The project European Capital of Culture Maribor 2012 also brought particular emphasis to community and social cohesion aspects, especially with its programme module Urban Furrows. The programme module was established so that it developed concrete examples of good practice in terms of alternative and autonomous production, specifically in those aspects of life which are a prerequisite for a tolerant, mutually cooperative, and creative society. On one hand, it was focused on strengthening a culture of cohabitation, while on the other it aimed to preserve the cultural heritage which inevitably includes biotic diversity. It primarily aimed to establish examples of good practice to empower communities. In less than half a year, with the intense cooperation of five research groups, the programme expanded its activities to include cooperation with over a thousand children, parents, various ethnic groups, experts, youth, farmers, workers, homeless people, Roma, handicapped people, and those who feel they have no future. The affirmation of the oppressed and dehumanised, or those who, despite their capabilities and competency, are unable to make a living, took place through attempts to construct new kinds of subjectivities, which were established through emancipatory processes, such as the creative communities, cooperation, mutuality, solidarity, and dignity. During the project, seven innovative development projects were undertaken (Sustainable Local Supply, Seed Library, Alternative Community Gardens, Ethnomobile, Teleport, Centre for Alternative and Autonomous Production, Answers and Alternatives with Rhizom Group). It was the first time such emphasis on community and cohesion projects was given during the European Capital of Culture project.

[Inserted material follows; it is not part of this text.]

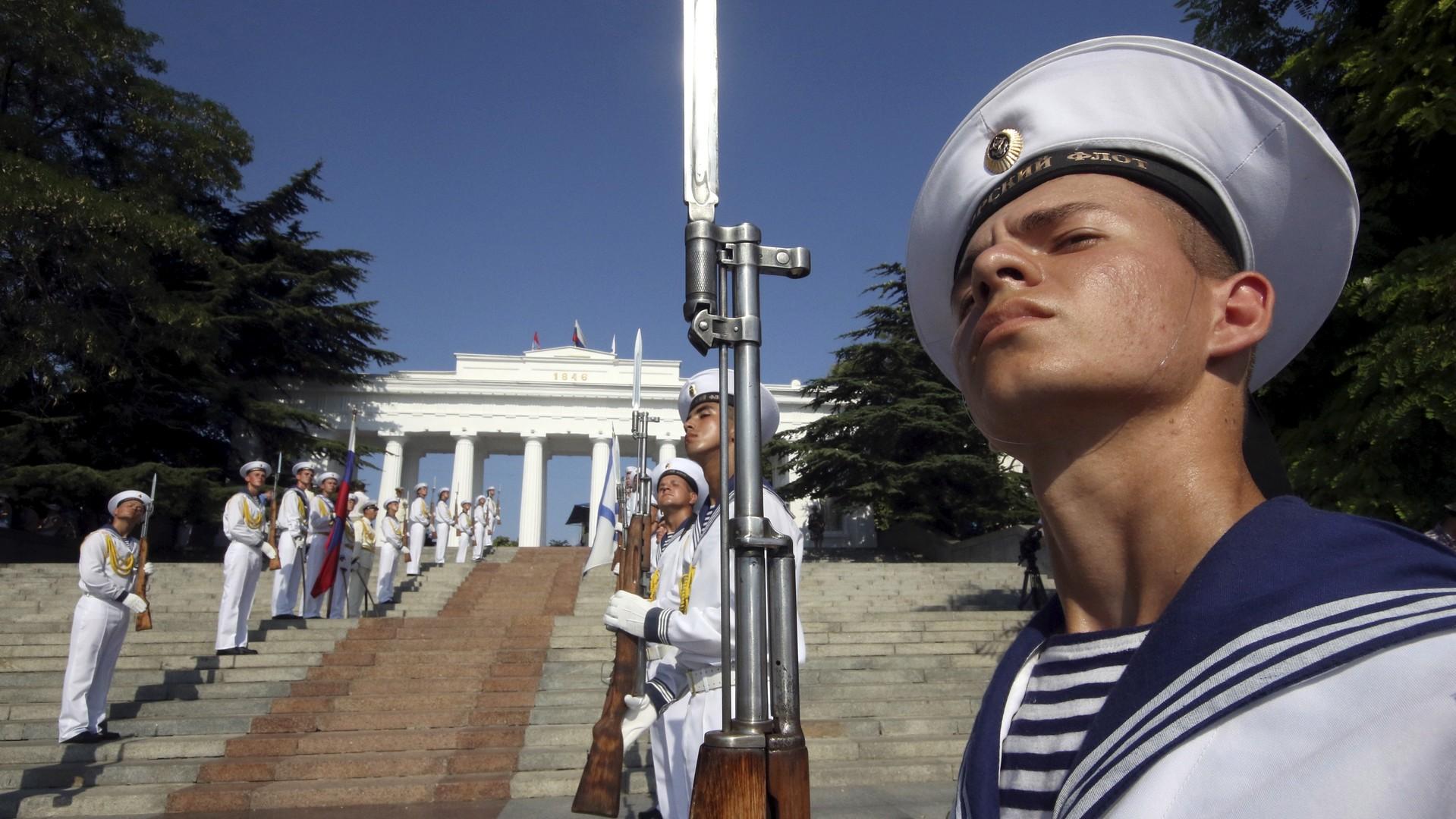 Marins russes alignés lors de la célébration de la journée de la Marine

The Ministry of Culture introduced a special budget item line in 2005 dedicated to blind and deaf people. In 2010 around 182 000 EUR was allocated to publishing in Braille scripture, for media activities and technical equipment. The umbrella association of deaf people received funds for the special technical infrastructure. A specialised library operates at the Association for Blind and Short-sighted People.
The Third Age University of Slovenia is a voluntary educational movement aimed at those over the age of 50, mostly retired people, but also for older workers who are unemployed. It has been established to provide access to culture and education for the elderly and to contribute to their changing social and economic position. The Third Age University encompasses, at present, 35 universities all over the country. Each Slovenian university organises study circles, lectures, and some of them also have summer universities, educational camps, study trips, etc.
The Third Age University has both educational and social goals. It has recently introduced two new fields of research and activity pertaining to all adults, regardless of their age, namely dyslexia in adults and burn-out as a result of non-reciprocal relationships at work or in private life. Objectives are:
- to stimulate the development of the education of the elderly for social roles, personal growth, second careers and active citizenship;
- to educate the elderly;
- to educate mentors and other professionals;
- to investigate education of the elderly and to raise public awareness in the field;
- to offer counselling on the local, national and international level;
- to conduct public campaigns aiming at changing the position of the elderly in society; and
- to design new educational programmes for the elderly and other adults.